Lernen am Ort des Grauens - Exkursion zum ehemaligen KZ Buchenwald
In Träumen gejagt und verfolgt zu werden – das war die Erwartung eines 12.-Klässlers, der an der Exkursion der beiden vierstündigen Geschichtskurse zum ehemaligen Konzentrationslager Buchenwald teilnahm (vom 25.-28.Oktober). Das war nicht ganz aus der Luft gegriffen, denn müde, wie wir waren, gingen wir früh schlafen – und unsere (heute komplett renovierte) Jugendherberge war einst eine Kaserne der SS-Wachmannschaften gewesen; derselben Männer, die während der nationalsozialistischen Herrschaft und Verfolgung Zehntausende der sich in ihrer Gewalt befindlichen Menschen in den Tod geschickt hatten. Unser Betreuer berichtete: Im Juli 1937 waren die ersten politischen Häftlinge in den Wald bei Weimar gebracht worden, um unter Anleitung der SS und bei einem Viertelliter Wasser pro Tag und Person diese Gebäude und dann ihr eigenes Gefängnis zu errichten; später wurden Juden, Zeugen Jehovas, Homosexuelle und vor allem sowjetische Kriegsgefangene hierher getrieben, zuweilen unter dem Gejohle der SS-Männer, die sich immer wieder Demütigungen und Schandtaten für Neuankömmlinge einfallen ließen.
Besonders denkwürdig war unsere Führung über das Lagergelände: Wir schritten durch das Eingangstor, das von innen lesbar die zynische Inschrift „Jedem das Seine“ trägt; wir traten auf den gewaltigen Appellplatz, wo täglich Tausende antreten mussten; wir begingen das Fundament einer Baracke, in die Menschen geradezu hineingepfercht und übereinander gestapelt wurden. Auch die einzelnen Schicksale kamen zur Sprache: Entweder man wurde rücksichtlos für die Rüstungsindustrie ausgebeutet, für medizinische Zwecke missbraucht oder einem dahinsiechenden Dasein überlassen. Entsprechend vielfältig waren auch NS-Bestrafungs- und Tötungsregularien. Die Leichen landeten – wenn überhaupt – im „Krematorium“, technisch eher eine Müllverbrennungsanlage, was bezeichnend ist für das Menschenbild der Täter. Geradezu pervers wirkte auf uns im Kontrast dazu der fast direkt daran angrenzende SS-Zoo, der zur Unterhaltung der SS und deren Familien diente, die offenbar direkt durch den Zaun ins Lager sehen konnten - vermutlich ohne jede Scham. Genauso gut sichtbar war für die umliegende Bevölkerung der Arbeitseinsatz der Häftlinge im Straßenbau und Steinbruch. Nach der Befreiung des Lagers im April 1945 konfrontierten die Amerikaner etwa 1.000 Weimarer Bürger mit den Leichenbergen im KZ; die Mehrheit dieser Bürger behauptete aber, nichts oder zumindest nichts Näheres von den Vorgängen im Lager gewusst zu haben. Viele von ihnen empörten sich hingegen über die Rohheit – und zwar der Amerikaner, die ihnen diesen Anblick zugemutet hätten.
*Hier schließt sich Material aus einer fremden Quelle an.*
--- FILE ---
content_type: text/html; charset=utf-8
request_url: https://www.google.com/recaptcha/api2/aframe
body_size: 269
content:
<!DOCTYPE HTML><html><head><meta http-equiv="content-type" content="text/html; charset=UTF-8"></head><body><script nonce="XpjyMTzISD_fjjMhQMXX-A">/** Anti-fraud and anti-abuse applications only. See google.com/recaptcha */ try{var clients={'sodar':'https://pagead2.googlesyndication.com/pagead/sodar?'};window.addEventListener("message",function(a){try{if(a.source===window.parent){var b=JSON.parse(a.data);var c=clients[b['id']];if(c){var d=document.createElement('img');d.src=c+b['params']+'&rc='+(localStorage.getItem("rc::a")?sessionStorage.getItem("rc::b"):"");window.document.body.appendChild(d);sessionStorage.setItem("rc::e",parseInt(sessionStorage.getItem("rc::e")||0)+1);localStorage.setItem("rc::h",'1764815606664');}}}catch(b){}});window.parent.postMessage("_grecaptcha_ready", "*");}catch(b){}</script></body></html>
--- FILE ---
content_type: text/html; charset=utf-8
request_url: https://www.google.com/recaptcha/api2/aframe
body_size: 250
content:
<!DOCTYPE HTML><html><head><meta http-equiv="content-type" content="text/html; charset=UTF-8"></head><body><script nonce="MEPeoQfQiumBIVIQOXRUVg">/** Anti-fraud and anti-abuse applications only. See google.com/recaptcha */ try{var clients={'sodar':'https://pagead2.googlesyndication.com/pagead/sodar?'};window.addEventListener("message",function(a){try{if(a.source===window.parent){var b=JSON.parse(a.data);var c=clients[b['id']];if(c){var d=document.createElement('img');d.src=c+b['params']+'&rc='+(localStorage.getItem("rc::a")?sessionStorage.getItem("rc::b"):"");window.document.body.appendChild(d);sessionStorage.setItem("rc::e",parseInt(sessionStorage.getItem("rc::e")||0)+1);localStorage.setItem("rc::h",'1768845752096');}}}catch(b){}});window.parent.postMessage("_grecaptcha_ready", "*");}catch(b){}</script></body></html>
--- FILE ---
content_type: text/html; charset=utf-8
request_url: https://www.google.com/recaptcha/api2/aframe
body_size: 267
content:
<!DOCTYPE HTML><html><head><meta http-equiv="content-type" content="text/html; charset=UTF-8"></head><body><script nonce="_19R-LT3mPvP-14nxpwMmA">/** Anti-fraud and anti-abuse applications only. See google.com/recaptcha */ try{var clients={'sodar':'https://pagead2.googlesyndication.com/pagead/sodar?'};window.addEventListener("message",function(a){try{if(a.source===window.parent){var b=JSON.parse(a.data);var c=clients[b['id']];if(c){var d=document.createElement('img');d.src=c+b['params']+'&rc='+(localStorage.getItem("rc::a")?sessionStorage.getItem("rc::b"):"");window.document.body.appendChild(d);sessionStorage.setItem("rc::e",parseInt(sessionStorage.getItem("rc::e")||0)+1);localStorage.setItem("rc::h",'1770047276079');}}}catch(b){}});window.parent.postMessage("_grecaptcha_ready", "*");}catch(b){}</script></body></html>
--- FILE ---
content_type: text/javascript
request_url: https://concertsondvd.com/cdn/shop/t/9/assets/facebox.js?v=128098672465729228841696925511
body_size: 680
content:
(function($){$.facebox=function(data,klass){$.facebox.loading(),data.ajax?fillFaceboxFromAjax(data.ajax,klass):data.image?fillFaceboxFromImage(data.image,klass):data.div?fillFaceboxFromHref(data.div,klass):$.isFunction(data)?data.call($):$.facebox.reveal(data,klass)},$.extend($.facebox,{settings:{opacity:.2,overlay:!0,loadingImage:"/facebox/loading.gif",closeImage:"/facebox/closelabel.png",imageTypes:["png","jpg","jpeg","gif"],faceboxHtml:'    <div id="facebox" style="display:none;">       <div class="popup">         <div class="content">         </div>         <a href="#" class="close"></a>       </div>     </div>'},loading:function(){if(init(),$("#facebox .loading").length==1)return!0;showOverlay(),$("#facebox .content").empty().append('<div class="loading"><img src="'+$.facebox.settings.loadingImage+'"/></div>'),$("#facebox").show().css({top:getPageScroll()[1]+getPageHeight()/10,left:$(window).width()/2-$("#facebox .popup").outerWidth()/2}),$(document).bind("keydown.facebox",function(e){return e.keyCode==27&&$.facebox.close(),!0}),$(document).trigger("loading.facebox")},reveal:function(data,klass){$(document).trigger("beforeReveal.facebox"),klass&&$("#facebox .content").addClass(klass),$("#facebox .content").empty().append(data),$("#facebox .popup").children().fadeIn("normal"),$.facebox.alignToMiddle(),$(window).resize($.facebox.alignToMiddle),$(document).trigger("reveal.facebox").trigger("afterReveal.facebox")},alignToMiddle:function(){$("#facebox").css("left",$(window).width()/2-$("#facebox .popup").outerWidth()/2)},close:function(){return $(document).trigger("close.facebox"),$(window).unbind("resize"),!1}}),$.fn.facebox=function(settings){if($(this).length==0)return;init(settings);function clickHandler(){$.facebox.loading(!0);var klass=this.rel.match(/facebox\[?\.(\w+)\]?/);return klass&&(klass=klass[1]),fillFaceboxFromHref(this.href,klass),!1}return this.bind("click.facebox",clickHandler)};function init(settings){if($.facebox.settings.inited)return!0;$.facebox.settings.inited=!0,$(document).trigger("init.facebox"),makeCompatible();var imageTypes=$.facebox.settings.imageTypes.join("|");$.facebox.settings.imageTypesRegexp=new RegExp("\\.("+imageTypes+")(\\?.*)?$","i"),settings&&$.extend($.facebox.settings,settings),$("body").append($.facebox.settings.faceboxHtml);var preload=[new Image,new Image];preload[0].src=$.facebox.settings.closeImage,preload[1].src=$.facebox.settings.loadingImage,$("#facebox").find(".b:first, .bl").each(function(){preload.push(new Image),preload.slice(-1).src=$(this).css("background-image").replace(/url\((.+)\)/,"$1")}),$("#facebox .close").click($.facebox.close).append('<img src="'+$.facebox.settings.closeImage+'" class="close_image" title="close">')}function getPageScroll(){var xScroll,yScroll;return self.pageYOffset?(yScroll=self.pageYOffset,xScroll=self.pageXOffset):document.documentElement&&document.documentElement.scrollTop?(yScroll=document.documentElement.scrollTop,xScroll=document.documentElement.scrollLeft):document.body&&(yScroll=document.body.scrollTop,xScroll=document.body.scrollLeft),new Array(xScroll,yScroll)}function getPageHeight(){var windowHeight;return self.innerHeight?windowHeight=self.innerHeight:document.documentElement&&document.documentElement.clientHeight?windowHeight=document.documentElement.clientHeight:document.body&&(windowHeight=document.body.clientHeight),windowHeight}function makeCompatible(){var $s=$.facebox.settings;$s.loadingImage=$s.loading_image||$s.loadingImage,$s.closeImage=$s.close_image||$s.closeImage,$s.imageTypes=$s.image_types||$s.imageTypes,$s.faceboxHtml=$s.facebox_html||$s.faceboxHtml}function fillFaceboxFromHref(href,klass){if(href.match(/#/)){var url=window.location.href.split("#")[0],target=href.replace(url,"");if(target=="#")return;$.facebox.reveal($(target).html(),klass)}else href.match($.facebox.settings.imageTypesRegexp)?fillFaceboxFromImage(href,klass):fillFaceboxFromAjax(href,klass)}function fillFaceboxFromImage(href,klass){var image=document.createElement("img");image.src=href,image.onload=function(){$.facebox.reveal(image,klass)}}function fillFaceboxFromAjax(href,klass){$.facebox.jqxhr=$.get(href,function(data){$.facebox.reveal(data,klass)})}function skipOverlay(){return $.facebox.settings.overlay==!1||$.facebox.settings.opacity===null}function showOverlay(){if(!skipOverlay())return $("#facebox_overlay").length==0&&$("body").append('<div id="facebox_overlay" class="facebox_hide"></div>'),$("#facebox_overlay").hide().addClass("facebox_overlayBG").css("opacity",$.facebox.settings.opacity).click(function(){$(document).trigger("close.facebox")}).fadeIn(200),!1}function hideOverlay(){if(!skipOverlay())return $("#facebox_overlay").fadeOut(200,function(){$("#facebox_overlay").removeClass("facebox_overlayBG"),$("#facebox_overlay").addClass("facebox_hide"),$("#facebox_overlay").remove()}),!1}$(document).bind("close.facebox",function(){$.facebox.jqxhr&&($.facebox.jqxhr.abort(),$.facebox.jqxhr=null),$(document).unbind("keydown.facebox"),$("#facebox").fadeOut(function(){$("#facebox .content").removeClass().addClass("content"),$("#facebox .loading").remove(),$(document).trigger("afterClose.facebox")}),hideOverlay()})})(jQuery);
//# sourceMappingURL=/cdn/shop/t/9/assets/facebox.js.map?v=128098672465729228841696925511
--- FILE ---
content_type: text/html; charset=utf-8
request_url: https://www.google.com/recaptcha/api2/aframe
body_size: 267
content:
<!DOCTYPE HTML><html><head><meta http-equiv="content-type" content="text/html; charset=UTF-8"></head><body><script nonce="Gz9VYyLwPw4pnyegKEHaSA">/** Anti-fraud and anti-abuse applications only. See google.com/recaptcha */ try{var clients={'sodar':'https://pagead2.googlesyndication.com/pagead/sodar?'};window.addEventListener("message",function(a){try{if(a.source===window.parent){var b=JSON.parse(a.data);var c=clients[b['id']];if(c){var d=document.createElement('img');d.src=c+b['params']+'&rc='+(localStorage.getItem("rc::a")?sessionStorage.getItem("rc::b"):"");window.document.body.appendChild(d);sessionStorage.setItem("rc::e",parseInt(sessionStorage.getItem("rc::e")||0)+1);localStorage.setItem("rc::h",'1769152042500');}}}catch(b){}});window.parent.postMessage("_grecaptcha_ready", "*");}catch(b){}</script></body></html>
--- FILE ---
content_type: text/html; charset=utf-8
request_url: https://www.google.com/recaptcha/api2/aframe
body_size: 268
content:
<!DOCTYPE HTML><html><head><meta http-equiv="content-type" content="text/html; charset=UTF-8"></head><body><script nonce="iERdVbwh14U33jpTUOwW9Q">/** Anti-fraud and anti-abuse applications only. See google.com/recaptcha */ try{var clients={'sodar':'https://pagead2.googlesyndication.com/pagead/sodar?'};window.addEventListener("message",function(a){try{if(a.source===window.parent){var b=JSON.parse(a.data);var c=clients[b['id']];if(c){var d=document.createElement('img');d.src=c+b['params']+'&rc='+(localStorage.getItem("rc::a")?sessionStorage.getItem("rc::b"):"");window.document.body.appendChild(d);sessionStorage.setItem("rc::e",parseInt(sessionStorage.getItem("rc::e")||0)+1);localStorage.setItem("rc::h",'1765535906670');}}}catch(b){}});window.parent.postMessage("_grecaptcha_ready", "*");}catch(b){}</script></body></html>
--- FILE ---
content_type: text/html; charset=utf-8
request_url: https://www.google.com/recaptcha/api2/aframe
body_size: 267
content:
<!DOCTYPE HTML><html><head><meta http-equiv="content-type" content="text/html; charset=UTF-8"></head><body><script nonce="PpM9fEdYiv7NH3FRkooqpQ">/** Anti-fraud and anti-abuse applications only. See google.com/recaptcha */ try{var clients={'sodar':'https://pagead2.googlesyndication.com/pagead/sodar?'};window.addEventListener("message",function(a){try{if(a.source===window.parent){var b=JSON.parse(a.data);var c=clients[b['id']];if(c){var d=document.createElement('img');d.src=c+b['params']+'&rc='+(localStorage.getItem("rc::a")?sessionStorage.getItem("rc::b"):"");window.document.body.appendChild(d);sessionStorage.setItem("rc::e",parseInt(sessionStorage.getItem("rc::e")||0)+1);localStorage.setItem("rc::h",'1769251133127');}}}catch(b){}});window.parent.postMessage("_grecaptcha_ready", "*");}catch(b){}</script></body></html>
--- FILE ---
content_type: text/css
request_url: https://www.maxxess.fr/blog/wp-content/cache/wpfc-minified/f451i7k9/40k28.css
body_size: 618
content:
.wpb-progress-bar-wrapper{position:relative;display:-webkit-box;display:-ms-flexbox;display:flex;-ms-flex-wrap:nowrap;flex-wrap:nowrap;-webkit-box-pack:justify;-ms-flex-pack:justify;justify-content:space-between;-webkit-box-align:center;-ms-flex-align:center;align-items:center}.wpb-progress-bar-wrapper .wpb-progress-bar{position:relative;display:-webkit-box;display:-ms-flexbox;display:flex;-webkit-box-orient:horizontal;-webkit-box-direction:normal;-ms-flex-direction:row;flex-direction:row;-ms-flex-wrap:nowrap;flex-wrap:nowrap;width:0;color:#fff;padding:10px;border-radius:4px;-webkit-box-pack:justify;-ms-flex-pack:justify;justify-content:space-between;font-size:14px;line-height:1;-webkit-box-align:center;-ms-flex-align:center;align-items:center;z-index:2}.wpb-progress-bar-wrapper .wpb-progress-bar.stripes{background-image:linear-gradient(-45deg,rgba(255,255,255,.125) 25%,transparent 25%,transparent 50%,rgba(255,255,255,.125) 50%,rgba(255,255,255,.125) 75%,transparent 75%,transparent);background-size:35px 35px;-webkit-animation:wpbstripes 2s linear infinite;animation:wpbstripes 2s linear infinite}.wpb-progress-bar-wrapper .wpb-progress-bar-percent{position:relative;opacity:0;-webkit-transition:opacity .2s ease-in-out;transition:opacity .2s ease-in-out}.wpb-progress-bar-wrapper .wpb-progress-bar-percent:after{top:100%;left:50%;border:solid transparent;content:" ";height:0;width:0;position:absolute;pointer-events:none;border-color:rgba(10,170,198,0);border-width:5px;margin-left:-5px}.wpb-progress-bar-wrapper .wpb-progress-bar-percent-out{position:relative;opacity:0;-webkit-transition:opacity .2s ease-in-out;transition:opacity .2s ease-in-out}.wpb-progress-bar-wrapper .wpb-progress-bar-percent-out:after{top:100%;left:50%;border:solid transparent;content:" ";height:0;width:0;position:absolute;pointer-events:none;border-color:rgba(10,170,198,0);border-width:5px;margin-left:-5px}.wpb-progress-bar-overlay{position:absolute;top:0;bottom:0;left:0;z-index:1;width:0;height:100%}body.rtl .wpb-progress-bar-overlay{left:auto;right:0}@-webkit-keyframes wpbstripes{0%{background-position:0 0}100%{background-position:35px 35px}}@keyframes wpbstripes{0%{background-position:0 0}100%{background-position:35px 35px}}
Die Verantwortung für das Geschehen ist damals genauso wenig verschwunden wie heute. Heute aber geht es nicht um die Frage der Schuld, sondern darum, dass wir solche Verbrechen in der Zukunft nie mehr zulassen dürfen. Ein Ort des Gedenkens ist das ehemalige KZ Buchenwald geworden und wird hoffentlich diesen Zweck auch für weitere Schülerinnen und Schüler erfüllen. Besonders berührt haben mich persönlich die vielsprachigen Gedenktafeln, die von Angehörigen nach dem Krieg hierher gebracht wurden und an den letzten Aufenthaltsort ihrer Freunde und Verwandten erinnern. An dieser Stelle danke ich auch für die hervorragende pädagogische Begleitung unserer Exkursion durch unsere Betreuer vor Ort und die Geschichtslehrer Herr Wagner und Herr Brenneis. Wir konnten hier unser Bewusstsein für das dunkelste Kapitel der deutschen Geschichte schärfen, sind aber nicht untergegangen in verstörenden Eindrücken oder schlechten Träumen, sondern hatten ein vielseitiges Programm und durften in der freien Zeit am Abend auch die kulturell bedeutende Stadt Weimar kennenlernen.